Where Ladybugs Roar

Confessions and Passions of a Compulsive Writer

Sunday, September 20, 2009


I was just reading up on Amazon's Breakthrough Novel Contest which seemed so far in the future that I shouldn't even worry on it, but February isn't quite so far away.

So, they have reviews on this year's winners up now. Over five thousand people entered. OVER FIVE THOUSAND. This was cut down to one thousand based on "pitches." Then it was cut again down to five hundred based on the first few chapters. Finally, it was down to one hundred before people started reading manuscripts... I think.

Anyway, so they have the three finalists up there and they have well-known judges (Sue Grafton and three others) posting their reviews. While all four loved the winner, the two others were harshly criticized. Sue Grafton doesn't mince words. Seriously... ouch. I found myself hoping I never wandered into a dark alley with her. She is a total knee-capper. This was her review on Brandi Lynn Ryder's "In Malice, Quite Close" :

"Most problematic was the writer’s dependence on stock moves. Characters, both male and female, sighed at least thirty-five times, often twice on a page. Female characters bit their lips on twenty-four separate occasions (unless I missed an errant bite somewhere). In one scene, a character bit her lip, and two lines down, she bit it “resolutely.” How’s that for determination? The writer, apparently distrustful of the reader’s intelligence or imagination, micromanages every action and every line of dialogue, which is not only tiresome, but weakens the effect.

I was stumped by certain lines: 'She plundered on'; 'His words cloyed to her'; 'His stomach was a washing machine cycle on high.'

I appreciate what Ms. Ryder was aiming for but she misses the mark.
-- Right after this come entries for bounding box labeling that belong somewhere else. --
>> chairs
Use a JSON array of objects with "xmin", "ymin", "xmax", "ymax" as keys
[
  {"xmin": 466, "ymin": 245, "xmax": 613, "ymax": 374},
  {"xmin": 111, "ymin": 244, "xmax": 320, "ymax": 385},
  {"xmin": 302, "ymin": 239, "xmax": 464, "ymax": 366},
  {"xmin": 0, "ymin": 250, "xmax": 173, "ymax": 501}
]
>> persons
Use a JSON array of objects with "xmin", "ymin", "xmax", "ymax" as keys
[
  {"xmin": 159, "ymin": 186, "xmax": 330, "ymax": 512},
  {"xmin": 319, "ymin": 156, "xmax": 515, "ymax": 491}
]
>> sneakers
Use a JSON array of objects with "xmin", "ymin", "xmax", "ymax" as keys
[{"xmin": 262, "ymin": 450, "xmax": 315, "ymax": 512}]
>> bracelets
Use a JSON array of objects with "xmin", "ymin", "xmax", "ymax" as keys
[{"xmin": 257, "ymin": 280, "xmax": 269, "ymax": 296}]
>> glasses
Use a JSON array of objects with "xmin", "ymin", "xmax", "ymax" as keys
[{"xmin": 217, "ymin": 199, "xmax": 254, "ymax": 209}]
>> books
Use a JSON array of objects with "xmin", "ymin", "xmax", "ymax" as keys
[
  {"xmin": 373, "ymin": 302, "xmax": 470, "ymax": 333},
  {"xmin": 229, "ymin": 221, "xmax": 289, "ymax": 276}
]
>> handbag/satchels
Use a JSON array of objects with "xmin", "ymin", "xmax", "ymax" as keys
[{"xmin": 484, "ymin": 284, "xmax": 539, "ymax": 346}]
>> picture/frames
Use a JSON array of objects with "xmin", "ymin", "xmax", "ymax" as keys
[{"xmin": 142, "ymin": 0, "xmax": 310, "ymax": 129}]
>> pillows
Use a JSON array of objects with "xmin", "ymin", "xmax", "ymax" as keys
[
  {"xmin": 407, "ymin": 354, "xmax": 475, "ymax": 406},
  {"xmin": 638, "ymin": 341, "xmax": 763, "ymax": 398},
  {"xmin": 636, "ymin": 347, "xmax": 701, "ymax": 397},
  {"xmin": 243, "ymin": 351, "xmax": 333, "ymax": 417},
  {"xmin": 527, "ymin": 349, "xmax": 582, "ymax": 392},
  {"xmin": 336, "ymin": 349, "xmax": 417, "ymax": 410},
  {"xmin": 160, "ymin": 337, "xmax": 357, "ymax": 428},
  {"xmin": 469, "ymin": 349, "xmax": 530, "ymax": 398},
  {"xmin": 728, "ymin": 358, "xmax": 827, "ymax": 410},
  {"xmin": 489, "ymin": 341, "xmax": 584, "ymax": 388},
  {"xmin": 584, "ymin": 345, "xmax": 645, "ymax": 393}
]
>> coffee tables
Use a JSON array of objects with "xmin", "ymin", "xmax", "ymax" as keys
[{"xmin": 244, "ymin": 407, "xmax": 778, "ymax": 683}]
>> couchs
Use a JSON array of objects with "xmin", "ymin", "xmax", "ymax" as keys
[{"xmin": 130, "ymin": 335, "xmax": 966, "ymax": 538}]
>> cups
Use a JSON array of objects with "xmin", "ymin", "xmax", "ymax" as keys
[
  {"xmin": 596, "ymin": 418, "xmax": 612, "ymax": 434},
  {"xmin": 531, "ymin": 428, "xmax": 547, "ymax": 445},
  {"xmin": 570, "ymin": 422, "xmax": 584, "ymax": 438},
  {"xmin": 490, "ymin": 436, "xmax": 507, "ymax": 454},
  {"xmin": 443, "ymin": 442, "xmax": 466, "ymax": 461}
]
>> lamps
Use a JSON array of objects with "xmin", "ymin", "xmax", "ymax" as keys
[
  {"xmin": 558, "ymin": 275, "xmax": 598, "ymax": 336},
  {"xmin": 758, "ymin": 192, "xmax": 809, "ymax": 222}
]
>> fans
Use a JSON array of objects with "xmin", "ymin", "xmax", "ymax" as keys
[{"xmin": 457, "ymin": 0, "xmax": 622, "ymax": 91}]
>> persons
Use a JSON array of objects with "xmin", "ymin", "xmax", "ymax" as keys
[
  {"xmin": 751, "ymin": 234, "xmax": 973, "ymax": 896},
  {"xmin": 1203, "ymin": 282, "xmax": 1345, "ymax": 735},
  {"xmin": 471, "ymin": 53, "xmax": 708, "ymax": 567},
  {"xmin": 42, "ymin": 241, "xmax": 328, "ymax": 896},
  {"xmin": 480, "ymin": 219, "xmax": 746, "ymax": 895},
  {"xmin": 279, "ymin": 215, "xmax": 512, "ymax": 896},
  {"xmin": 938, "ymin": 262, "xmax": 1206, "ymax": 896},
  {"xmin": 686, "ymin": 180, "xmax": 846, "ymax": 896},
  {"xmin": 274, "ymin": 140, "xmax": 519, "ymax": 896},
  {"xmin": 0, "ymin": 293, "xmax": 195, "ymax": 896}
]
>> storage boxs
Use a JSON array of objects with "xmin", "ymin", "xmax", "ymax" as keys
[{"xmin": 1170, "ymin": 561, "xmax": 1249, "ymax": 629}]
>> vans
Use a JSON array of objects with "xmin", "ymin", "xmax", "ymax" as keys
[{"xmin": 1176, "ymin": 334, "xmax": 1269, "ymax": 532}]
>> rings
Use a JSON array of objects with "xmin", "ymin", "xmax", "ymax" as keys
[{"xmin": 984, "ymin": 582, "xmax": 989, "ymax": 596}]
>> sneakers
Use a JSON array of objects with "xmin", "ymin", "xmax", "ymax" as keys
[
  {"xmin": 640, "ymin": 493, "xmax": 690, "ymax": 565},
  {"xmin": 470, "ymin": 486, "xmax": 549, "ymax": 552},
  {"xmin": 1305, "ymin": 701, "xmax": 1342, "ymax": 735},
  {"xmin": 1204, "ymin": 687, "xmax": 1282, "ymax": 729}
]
If she would jettison the overwrought prose and master the fundamentals of construction, she might deliver a novel that would serve her talent better than this one. I know she has it in her, but this ain't it."

Holy cow! It almost makes winning seem like less of a win when the first thing they publish by way of reviews is a bunch of well-known people saying how much your book sucks. One of the other books was equally panned. Of Ian Gibson's "Stuff of Legends," Sue Grafton said:

"Not helping was the fact that the prose was less than riveting. I'm sorry to be such a bean counter, but I tallied thirty sighs, seventeen lines "growled" or "grunted,”twenty-two lines “muttered," and thirty-one speeches employing "er" and "um." This is lazy writing, folks. By the time I found myself listing the eighty-two-plus adverbs thrown in, I realized that when it came to the comic-fantasy choo-choo, my car had been uncoupled and left behind on the track."

Whoa! Seriously... "K is for Killing the hopes and dreams of writers." I never would have guessed Sue Grafton could be... well... mean. Her reviews read like a kicking puppy campaign. It's a little horrifying. Her picture looks so cheery too.

Link to Sue Grafton's knee-capping.

Anyway, I also was looking up information on another contest that ends in mid-October for short stories that I might enter. Contests are fun. I'd forgotten how fun it is to be in a contest. It's significantly less fun if you win and then they let the wolves loose, though... in my opinion. Seriously, out of over five thousand entries... these were the winners and they got cujo-ed in the reviews.

I also found myself baffled that she was counting adverbs.... Are adverbs that bad?

I need to go eat some chocolate on behalf of those people and think about butterflies and ponies for a bit.